Cerca de 87 mil veículos em Portugal têm ações de recolha pendentes por parte das marcas e muitos proprietários poderão nem saber que conduzem um automóvel com defeitos por corrigir. Em alguns casos, ignorar um recall pode ter consequências na inspeção periódica obrigatória.
Os dados foram avançados pelo Jornal de Negócios e, segundo o Notícias ao Minuto, confirmados junto da Associação Automóvel de Portugal (ACAP).
A ACAP admite que existe um número significativo de viaturas com intervenções de segurança ou de emissões por realizar, acumuladas ao longo de vários anos.
Em causa estão campanhas de recolha promovidas pelos fabricantes para corrigir falhas identificadas após a colocação dos veículos no mercado. A reparação é gratuita, mas depende da comparência do proprietário num concessionário autorizado.
Porque há tantos carros por regularizar
De acordo com a Associação Automóvel de Portugal, as marcas notificam os proprietários por carta registada. Ainda assim, a taxa de sucesso no contacto é considerada reduzida.
Segundo a mesma fonte, uma das principais dificuldades prende-se com a impossibilidade de localizar o atual dono do veículo, sobretudo quando houve mudança de titular sem atualização de morada.
Há também situações em que os proprietários desvalorizam a comunicação recebida ou assumem, erradamente, que se trata de uma ação comercial e não de uma intervenção relacionada com segurança.

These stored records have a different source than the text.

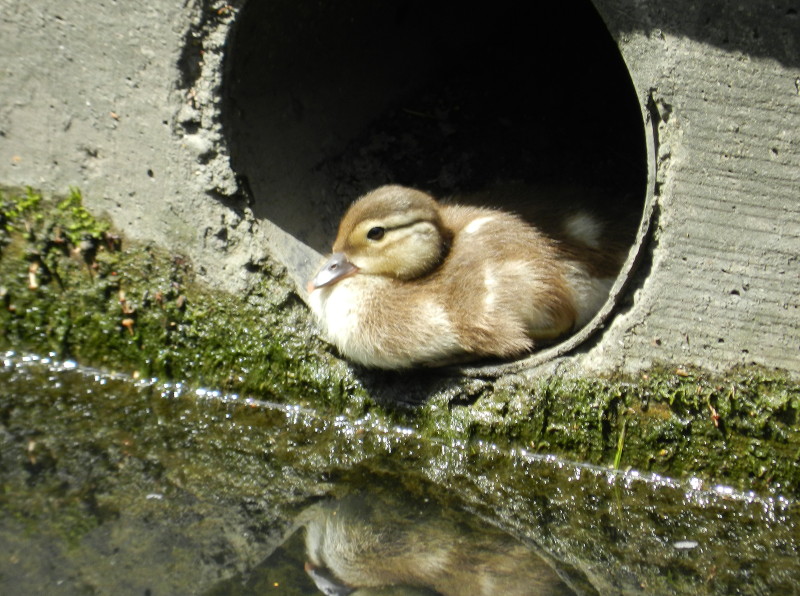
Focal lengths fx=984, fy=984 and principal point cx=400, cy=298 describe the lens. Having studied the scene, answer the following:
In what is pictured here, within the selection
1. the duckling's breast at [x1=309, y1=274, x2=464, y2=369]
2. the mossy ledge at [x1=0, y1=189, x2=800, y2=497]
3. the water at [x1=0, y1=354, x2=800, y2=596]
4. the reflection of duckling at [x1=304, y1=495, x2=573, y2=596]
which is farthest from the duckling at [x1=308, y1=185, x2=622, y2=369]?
the reflection of duckling at [x1=304, y1=495, x2=573, y2=596]

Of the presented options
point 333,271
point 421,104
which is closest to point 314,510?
point 333,271

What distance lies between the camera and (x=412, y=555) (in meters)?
3.49

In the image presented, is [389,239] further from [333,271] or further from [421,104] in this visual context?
[421,104]

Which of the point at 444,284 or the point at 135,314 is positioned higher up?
the point at 444,284

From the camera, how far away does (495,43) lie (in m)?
6.53

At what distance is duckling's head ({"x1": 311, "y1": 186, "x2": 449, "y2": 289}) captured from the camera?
4.37 metres

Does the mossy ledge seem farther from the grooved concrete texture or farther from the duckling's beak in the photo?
the duckling's beak

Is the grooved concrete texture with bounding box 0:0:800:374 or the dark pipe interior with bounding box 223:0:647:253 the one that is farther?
the dark pipe interior with bounding box 223:0:647:253

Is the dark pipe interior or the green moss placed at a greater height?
the dark pipe interior

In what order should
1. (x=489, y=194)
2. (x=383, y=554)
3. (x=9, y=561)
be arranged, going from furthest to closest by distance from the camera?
1. (x=489, y=194)
2. (x=383, y=554)
3. (x=9, y=561)

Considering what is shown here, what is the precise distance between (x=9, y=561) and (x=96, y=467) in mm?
702

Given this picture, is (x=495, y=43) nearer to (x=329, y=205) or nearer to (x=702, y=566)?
(x=329, y=205)

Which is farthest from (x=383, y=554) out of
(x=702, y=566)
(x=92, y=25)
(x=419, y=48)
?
(x=419, y=48)

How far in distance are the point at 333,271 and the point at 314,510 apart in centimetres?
113
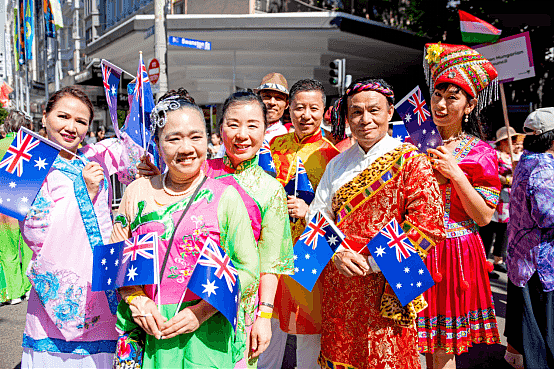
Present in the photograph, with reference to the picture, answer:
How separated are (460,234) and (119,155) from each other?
2.08 metres

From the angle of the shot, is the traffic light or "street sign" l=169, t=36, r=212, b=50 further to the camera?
the traffic light

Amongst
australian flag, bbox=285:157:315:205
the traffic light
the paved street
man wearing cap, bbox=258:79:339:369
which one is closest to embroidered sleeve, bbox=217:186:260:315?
man wearing cap, bbox=258:79:339:369

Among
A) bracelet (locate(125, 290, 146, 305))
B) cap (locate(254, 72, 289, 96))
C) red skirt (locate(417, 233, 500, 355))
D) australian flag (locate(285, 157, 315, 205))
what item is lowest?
red skirt (locate(417, 233, 500, 355))

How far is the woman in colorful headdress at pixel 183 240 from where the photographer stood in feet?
5.59

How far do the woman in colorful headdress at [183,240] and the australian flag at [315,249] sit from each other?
45cm

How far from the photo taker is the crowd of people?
5.81 feet

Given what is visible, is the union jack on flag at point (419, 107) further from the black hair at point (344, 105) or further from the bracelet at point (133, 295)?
the bracelet at point (133, 295)

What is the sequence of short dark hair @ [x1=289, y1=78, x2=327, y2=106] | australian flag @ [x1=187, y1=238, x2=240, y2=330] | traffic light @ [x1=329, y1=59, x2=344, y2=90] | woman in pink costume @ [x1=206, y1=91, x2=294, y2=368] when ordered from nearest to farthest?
australian flag @ [x1=187, y1=238, x2=240, y2=330], woman in pink costume @ [x1=206, y1=91, x2=294, y2=368], short dark hair @ [x1=289, y1=78, x2=327, y2=106], traffic light @ [x1=329, y1=59, x2=344, y2=90]

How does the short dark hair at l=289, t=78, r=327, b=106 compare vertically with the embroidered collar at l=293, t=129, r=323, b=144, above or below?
above

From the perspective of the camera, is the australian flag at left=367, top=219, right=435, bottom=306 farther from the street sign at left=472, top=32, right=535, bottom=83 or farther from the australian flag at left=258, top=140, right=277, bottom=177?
the street sign at left=472, top=32, right=535, bottom=83

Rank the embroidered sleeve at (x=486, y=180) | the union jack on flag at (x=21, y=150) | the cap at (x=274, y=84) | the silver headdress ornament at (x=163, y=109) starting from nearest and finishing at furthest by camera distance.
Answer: the silver headdress ornament at (x=163, y=109), the union jack on flag at (x=21, y=150), the embroidered sleeve at (x=486, y=180), the cap at (x=274, y=84)

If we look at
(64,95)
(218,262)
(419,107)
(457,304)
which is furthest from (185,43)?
(218,262)

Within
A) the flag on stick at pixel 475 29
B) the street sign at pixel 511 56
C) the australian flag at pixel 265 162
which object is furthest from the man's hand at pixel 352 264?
the street sign at pixel 511 56

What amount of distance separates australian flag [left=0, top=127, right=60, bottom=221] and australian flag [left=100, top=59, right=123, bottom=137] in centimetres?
53
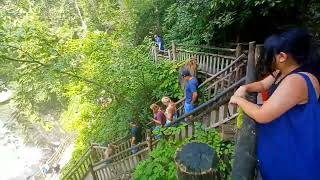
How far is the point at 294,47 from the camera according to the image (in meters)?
1.91

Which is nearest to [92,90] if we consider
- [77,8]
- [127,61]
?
[127,61]

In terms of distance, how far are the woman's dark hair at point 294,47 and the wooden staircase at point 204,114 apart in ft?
7.35

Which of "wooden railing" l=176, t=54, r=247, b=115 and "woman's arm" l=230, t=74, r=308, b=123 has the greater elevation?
"woman's arm" l=230, t=74, r=308, b=123

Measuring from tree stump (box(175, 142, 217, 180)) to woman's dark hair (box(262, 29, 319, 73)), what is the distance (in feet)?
2.64

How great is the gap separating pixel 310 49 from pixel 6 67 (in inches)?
507

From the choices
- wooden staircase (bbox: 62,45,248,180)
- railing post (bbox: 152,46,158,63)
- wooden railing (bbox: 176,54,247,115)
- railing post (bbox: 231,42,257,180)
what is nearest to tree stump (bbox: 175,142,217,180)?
railing post (bbox: 231,42,257,180)

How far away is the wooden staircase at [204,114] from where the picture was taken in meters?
4.75

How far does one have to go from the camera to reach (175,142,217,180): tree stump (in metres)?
1.35

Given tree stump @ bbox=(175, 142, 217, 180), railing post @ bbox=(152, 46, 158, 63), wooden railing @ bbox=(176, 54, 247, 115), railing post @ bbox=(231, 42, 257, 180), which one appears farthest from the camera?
railing post @ bbox=(152, 46, 158, 63)

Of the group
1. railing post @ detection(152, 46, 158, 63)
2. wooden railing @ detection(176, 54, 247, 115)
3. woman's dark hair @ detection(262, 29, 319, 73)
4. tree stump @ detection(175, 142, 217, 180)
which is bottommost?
railing post @ detection(152, 46, 158, 63)

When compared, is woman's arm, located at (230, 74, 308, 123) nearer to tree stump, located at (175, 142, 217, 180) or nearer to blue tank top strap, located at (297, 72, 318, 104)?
blue tank top strap, located at (297, 72, 318, 104)

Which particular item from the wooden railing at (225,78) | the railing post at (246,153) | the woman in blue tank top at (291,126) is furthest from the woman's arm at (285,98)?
the wooden railing at (225,78)

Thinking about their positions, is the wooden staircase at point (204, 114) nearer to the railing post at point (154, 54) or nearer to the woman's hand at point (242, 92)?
the railing post at point (154, 54)

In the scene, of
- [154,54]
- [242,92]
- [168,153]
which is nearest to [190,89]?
[168,153]
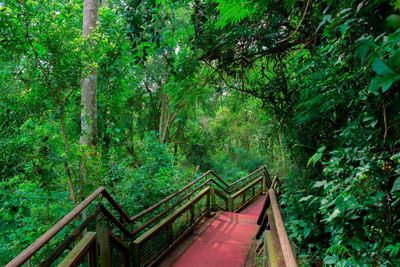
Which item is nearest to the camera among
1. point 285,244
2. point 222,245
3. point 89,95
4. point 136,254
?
point 285,244

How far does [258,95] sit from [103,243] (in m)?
3.61

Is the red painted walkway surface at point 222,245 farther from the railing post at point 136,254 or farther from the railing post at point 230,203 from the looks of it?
the railing post at point 230,203

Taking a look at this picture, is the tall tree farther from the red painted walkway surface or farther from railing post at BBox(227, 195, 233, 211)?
railing post at BBox(227, 195, 233, 211)

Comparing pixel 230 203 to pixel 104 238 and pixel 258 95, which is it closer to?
pixel 258 95

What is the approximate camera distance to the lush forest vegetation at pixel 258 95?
78.5 inches

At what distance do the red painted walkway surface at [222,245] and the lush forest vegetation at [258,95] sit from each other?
1.07m

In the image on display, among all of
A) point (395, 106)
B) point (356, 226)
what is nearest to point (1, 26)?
point (395, 106)

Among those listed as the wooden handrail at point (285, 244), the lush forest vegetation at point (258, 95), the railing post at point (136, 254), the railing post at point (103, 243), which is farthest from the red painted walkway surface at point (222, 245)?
the wooden handrail at point (285, 244)

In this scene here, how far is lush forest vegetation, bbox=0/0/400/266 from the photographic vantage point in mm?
1995

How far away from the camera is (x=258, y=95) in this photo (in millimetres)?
5277

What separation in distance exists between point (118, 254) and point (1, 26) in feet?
10.4

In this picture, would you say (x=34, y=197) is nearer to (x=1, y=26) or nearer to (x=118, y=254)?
(x=118, y=254)

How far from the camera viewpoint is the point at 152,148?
27.5 ft

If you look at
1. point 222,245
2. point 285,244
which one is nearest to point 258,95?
point 222,245
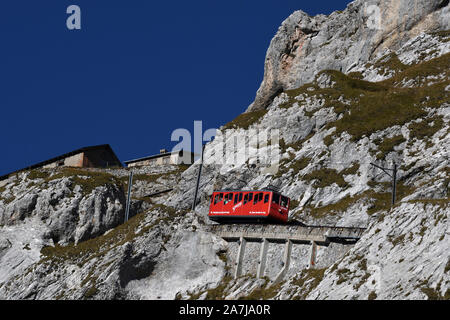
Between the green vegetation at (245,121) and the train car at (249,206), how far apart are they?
2266 cm


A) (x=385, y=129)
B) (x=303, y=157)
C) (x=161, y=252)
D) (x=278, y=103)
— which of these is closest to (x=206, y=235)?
(x=161, y=252)

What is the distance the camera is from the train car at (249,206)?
61281 mm

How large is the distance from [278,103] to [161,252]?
32.7 metres

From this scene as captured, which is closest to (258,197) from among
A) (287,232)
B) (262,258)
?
(287,232)

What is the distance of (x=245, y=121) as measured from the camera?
297ft

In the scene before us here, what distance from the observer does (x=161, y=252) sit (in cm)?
6375

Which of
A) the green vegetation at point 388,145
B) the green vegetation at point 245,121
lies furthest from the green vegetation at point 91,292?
the green vegetation at point 245,121

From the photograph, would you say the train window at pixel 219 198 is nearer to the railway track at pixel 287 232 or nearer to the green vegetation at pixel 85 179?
the railway track at pixel 287 232

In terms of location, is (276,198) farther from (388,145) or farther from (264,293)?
(388,145)

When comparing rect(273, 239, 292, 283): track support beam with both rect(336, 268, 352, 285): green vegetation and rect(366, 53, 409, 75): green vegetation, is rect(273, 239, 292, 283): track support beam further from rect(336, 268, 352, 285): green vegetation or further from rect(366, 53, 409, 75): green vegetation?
rect(366, 53, 409, 75): green vegetation

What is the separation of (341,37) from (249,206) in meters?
53.5

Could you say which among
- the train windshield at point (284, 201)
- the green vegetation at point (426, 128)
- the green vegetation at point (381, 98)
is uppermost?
the green vegetation at point (381, 98)

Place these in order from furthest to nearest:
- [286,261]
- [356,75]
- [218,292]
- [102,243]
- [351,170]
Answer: [356,75]
[102,243]
[351,170]
[218,292]
[286,261]

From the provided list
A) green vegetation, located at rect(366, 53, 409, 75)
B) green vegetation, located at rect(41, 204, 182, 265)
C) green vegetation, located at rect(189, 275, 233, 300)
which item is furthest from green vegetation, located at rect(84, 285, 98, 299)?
green vegetation, located at rect(366, 53, 409, 75)
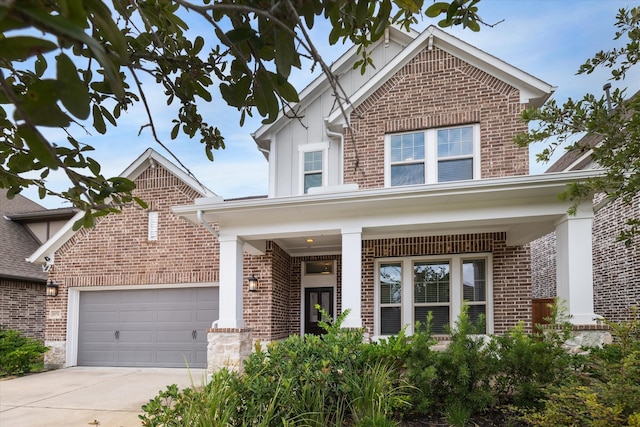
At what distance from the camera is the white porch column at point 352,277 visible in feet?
24.1

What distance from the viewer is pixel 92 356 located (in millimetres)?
11391

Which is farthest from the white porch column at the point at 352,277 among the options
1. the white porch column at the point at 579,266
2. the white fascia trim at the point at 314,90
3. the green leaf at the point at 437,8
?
the green leaf at the point at 437,8

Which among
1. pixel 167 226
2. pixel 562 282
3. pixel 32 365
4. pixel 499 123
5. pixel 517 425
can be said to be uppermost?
pixel 499 123

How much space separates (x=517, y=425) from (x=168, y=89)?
4369 millimetres

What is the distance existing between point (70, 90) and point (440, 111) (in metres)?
9.17

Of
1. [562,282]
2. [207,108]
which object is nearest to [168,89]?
[207,108]

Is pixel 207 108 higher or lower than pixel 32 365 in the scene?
higher

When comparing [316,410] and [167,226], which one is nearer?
[316,410]

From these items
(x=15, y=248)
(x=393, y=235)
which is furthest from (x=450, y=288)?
(x=15, y=248)

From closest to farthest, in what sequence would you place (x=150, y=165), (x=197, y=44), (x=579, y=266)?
1. (x=197, y=44)
2. (x=579, y=266)
3. (x=150, y=165)

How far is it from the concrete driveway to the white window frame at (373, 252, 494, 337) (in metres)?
4.15

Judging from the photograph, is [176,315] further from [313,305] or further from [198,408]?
[198,408]

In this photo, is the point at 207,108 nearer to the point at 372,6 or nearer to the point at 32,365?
the point at 372,6

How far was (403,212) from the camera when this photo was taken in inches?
295
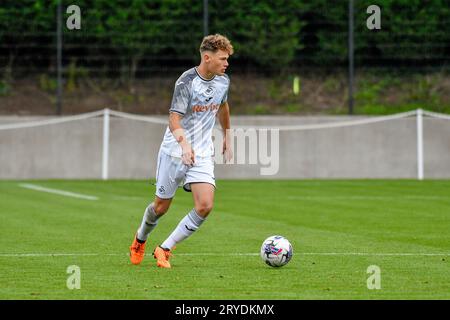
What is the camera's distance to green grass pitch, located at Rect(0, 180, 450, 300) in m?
9.59

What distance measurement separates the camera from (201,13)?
30.0m

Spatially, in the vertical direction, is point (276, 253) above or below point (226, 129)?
below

Para facilitar o acesso à informação, a ACAP, em articulação com o Instituto da Mobilidade e dos Transportes e com a Direção-Geral do Consumidor, disponibilizou uma plataforma pública onde é possível verificar se uma viatura está abrangida por uma ação de recolha. Basta introduzir a matrícula ou o número de chassis.
Pode reprovar na inspeção
Ignorar um recall não é apenas uma questão administrativa. Segundo esclareceu a associação ao Notícias ao Minuto, se a anomalia identificada estiver relacionada com segurança ou emissões, a falta de resolução pode traduzir-se numa reprovação na inspeção periódica obrigatória.
O enquadramento consta de uma deliberação do IMT de julho de 2020. Uma deficiência classificada como tipo 2, considerada grave, implica reinspeção no prazo de 30 dias e limita a utilização do veículo, que não pode transportar passageiros nem carga.
Nos casos mais severos, classificados como tipo 3, apenas é permitida a deslocação até ao local de reparação e posterior regresso ao centro de inspeção.
Como saber se o seu está abrangido
A consulta é simples e pode ser feita online, por iniciativa do próprio. Segundo a ACAP, o objetivo da plataforma é aumentar a taxa de resolução e melhorar os níveis de segurança rodoviária.
Num universo de dezenas de milhares de veículos ainda com ações pendentes, confirmar a situação pode evitar surpresas na inspeção e, sobretudo, garantir que o automóvel cumpre as condições técnicas exigidas.